Finance cost incurred on Overdraft obtained from Bank which is advanced to Sister Concern for Non-Business purpose is not Business Loss: ITAT [Read Order]

Convertible Warrants - Business Loss - ITAT - Taxscan

In Dheeraj Consultancy P. Ltd v. ACIT, the Mumbai ITAT held that the finance cost incurred on overdraft obtained from the bank which is advanced to sister concern for the non-business purpose is not business loss under the Income Tax Act.

The assessee, in the instant case, is in the business of Advertising Agency has incurred finance cost amounting to Rs.1,37,08,749/- as interest on Bank Overdraft. The AO asked the reason to assessee that why such finance cost should be allowed as business expenses if there is no business carried on by the assessee during the assessment year.

In reply assessee submitted that the cost incurred on overdraft is solely for the purpose of business of the Assessee Company as the Assessee Company has used the overdraft facility for making advance payment for the purchase of business assets and hence the same should be allowed as deduction.

AO disallowed the same by finding that the said expense cannot be allowed as business expenses as there is no business activity during the year. CIT (A) rejected the matter of assessee and held that aforesaid interest expenditure of Rs.l,37,08,749/- had been incurred out of commercial expediency.

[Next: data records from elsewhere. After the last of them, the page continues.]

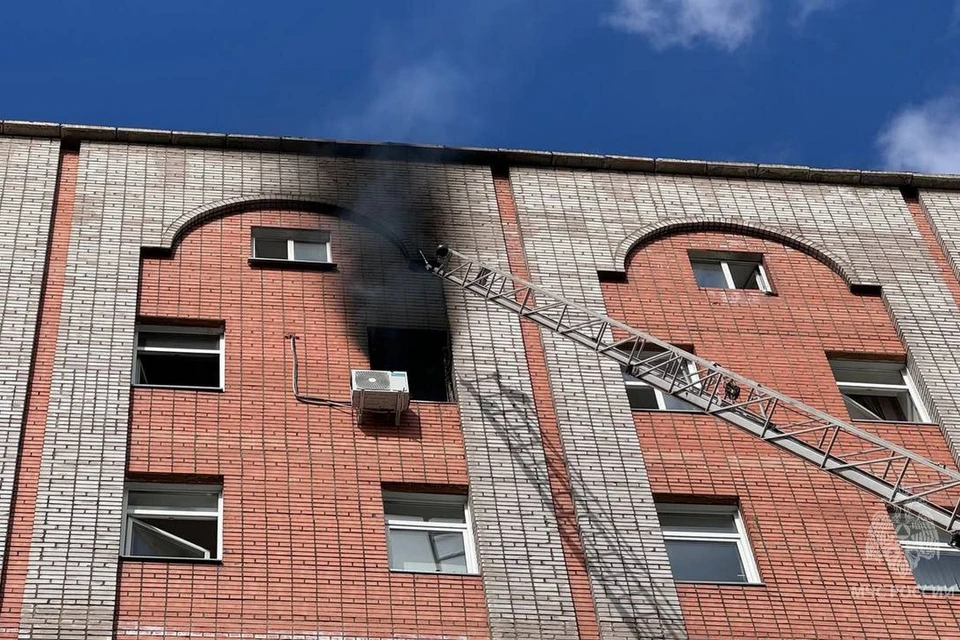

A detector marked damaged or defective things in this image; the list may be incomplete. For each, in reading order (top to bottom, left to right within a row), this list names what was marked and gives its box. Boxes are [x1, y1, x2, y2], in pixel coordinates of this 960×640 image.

broken window [133, 324, 223, 390]
broken window [370, 330, 456, 400]
broken window [122, 484, 221, 560]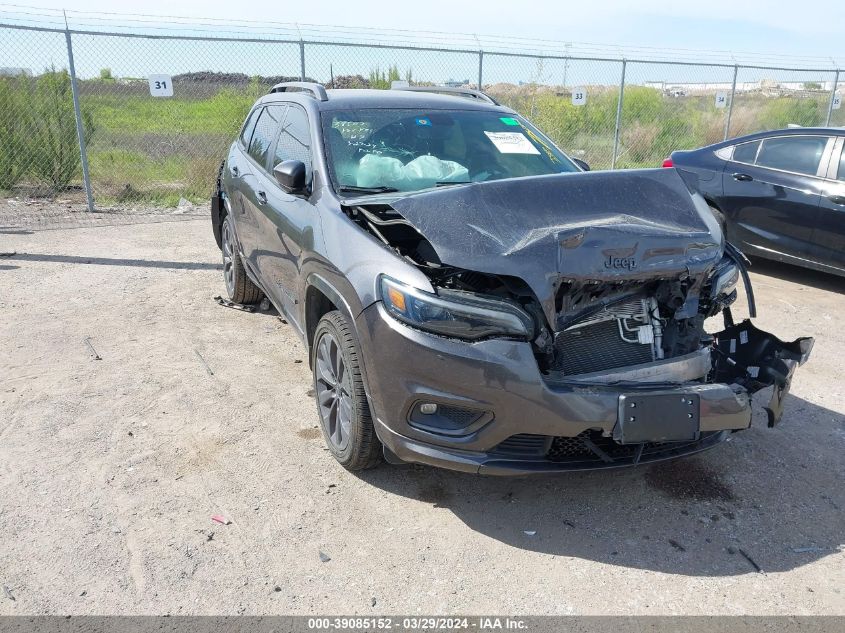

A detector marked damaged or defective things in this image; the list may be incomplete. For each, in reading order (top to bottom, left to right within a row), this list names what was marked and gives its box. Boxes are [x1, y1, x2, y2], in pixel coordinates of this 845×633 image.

broken headlight [380, 272, 532, 338]
damaged gray suv [211, 81, 812, 472]
detached front bumper [352, 302, 816, 474]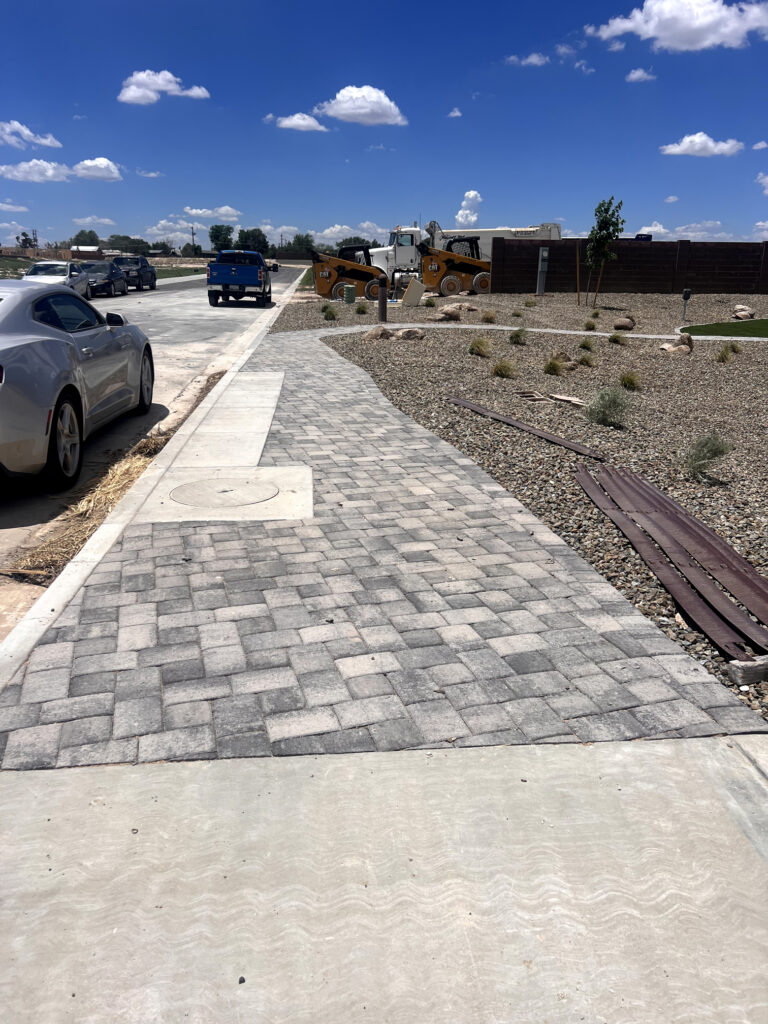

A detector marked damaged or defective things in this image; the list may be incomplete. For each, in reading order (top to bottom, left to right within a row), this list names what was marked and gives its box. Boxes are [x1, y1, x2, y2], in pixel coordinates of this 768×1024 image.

rusted steel beam [448, 395, 606, 460]
rusty metal rail [448, 395, 606, 460]
rusty metal rail [573, 466, 753, 659]
rusted steel beam [577, 466, 753, 663]
rusted steel beam [598, 468, 768, 651]
rusted steel beam [606, 466, 768, 622]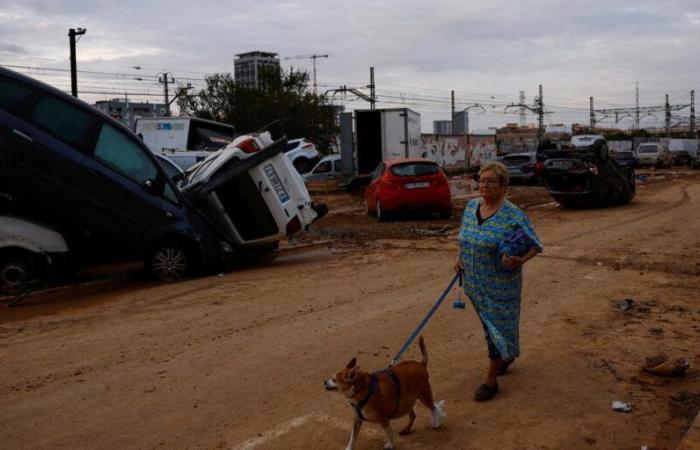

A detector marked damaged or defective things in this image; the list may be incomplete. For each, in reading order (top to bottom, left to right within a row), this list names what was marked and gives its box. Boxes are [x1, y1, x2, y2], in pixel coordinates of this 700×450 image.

overturned car [0, 65, 328, 288]
overturned car [536, 134, 636, 208]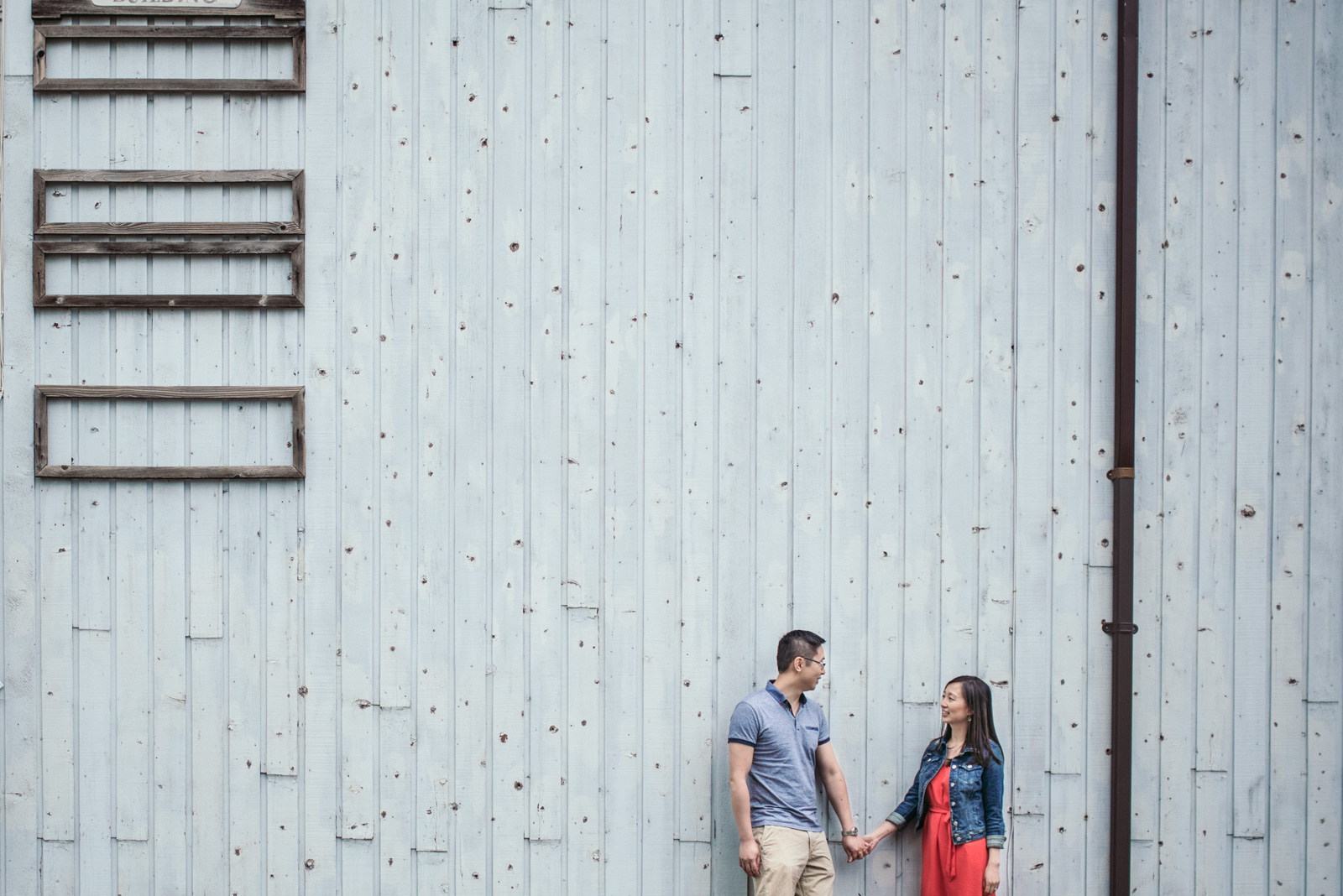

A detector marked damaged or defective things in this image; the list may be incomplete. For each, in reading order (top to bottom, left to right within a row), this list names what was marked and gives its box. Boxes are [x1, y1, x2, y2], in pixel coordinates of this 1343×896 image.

rusty drainpipe [1108, 0, 1142, 893]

Further, aggrieved with the appellate order assessee carried the matter before the tribunal and submitted that disallowance of interest has been made u/s. 36(1)(iii) by the authorities below as the assessee could not prove that the said interest expenses were incurred for the purpose of business of the assessee.

The assessee also submitted the record of MOA to justify that the real estate business is part of the business activities of the assessee.

It was observed that assessee has claimed by virtue of clause B (5) which are objects incidental and ancillary to the main object clause that the assessee is entitled to carry out real estate business.

The tribunal had an opinion that the assessee has miserably failed that to prove its contention that the said loans were used for business purposes by the assessee and mandate of Section 36(1)(iii) was complied with.

Finally, ITAT observed that “the payments and the return thereof of the said advances are from the sister concerns and in the absence thereof of the evidence on record to substantiate that these were business expenses and they are afraid to claim of the assessee to allow interest expenses on bank overdraft to the tune of Rs.1,37,08,749/- as business expenses cannot be accepted and hence the appeal of the assessee is dismissed.”